Recent listening, current

Sunday, March 31, 2013

67. Duke Ellington Meets Coleman Hawkins (1962)

By all accounts a long time in the making, the result of this collaboration is worth the wait. Scaled back arrangements showcase the soloists and focus, of course, on the eloquent, mellifluous tenor of Coleman Hawkins. It's a relaxed and familiar session, with some hot blowing by everyone, especially Ray Nance ("Wanderlust"), Johnny Hodges ("You Dirty Dog"), and Lawrence Brown, who are clearly inspired by Hawk's presence. The affair starts with the loose and tumbling Latin groove of "Limbo Jazz," recorded secretly by Van Gelder and capturing a riotous continuo scat vocal by Sam Woodyard. Late in the tune, Hawk is invited to join the fun.

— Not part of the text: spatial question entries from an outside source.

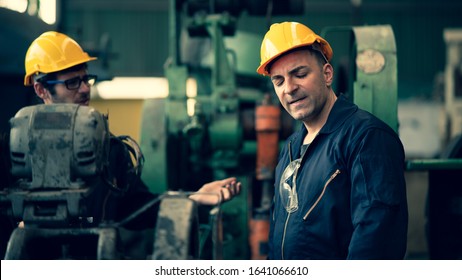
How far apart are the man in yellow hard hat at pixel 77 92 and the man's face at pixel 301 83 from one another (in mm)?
473

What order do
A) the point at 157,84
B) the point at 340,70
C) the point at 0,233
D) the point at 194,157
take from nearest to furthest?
the point at 0,233, the point at 194,157, the point at 340,70, the point at 157,84

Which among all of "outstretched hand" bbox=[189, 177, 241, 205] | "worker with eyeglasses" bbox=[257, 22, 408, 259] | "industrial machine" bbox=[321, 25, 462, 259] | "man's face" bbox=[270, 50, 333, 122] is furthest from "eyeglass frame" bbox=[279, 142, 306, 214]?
"industrial machine" bbox=[321, 25, 462, 259]

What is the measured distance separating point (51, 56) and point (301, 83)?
94 cm

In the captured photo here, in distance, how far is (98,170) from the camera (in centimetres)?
182

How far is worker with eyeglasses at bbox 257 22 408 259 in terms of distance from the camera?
1.61m

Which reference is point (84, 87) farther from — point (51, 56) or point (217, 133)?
point (217, 133)

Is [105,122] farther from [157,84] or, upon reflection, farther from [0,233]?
[157,84]

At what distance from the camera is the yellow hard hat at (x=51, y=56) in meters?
2.21

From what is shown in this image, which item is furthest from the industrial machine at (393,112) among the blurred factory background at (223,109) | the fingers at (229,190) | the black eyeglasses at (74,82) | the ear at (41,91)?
the ear at (41,91)

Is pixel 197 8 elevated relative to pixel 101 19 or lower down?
lower down

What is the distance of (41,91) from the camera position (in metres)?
2.25
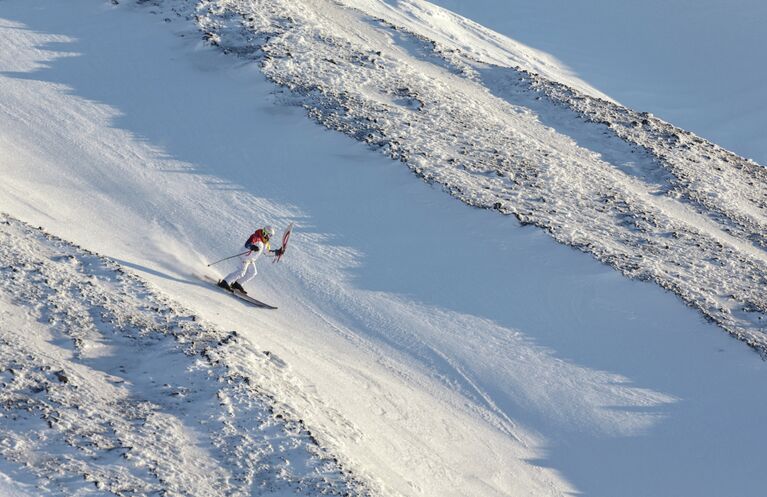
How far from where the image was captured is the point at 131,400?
509 inches

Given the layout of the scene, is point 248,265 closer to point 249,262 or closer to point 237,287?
point 249,262

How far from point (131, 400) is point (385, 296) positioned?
7.59 metres

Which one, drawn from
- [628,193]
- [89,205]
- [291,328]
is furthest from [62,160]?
[628,193]

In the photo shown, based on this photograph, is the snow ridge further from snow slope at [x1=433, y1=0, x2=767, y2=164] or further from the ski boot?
snow slope at [x1=433, y1=0, x2=767, y2=164]

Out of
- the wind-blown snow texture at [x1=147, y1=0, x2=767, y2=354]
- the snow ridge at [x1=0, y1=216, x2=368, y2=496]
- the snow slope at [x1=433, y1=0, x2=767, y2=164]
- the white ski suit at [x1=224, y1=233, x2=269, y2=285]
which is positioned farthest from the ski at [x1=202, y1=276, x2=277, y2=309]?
the snow slope at [x1=433, y1=0, x2=767, y2=164]

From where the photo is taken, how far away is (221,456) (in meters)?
12.4

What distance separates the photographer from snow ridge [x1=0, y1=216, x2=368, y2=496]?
11.6 meters

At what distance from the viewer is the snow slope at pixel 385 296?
15844 mm

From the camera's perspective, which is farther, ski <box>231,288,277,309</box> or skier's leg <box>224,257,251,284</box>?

We are treated to a sublime "Mood Indigo," where the star takes chorus after chorus until bowing out in the last bar. This exhilarating performance always leaves me excited for what comes next. The record really feels like Duke during "Ray Charles' Place" when they do some ensemble figures in powerful, transcendent chords. Hawk dives right in the middle and has ample support from the group who seem to draw up the whole tune up around him. Lawrence Brown has some nice solos throughout the album, notably on 'Wanderlust" and "The Jeep is Jumpin'." I think Hawk's best moments occur in the aforementioned "Mood Indigo" but the honorary "Self Portrait of the Bean" runs a close second and is as near to Hawk's thesis as we're going to get this side of "Body and Soul."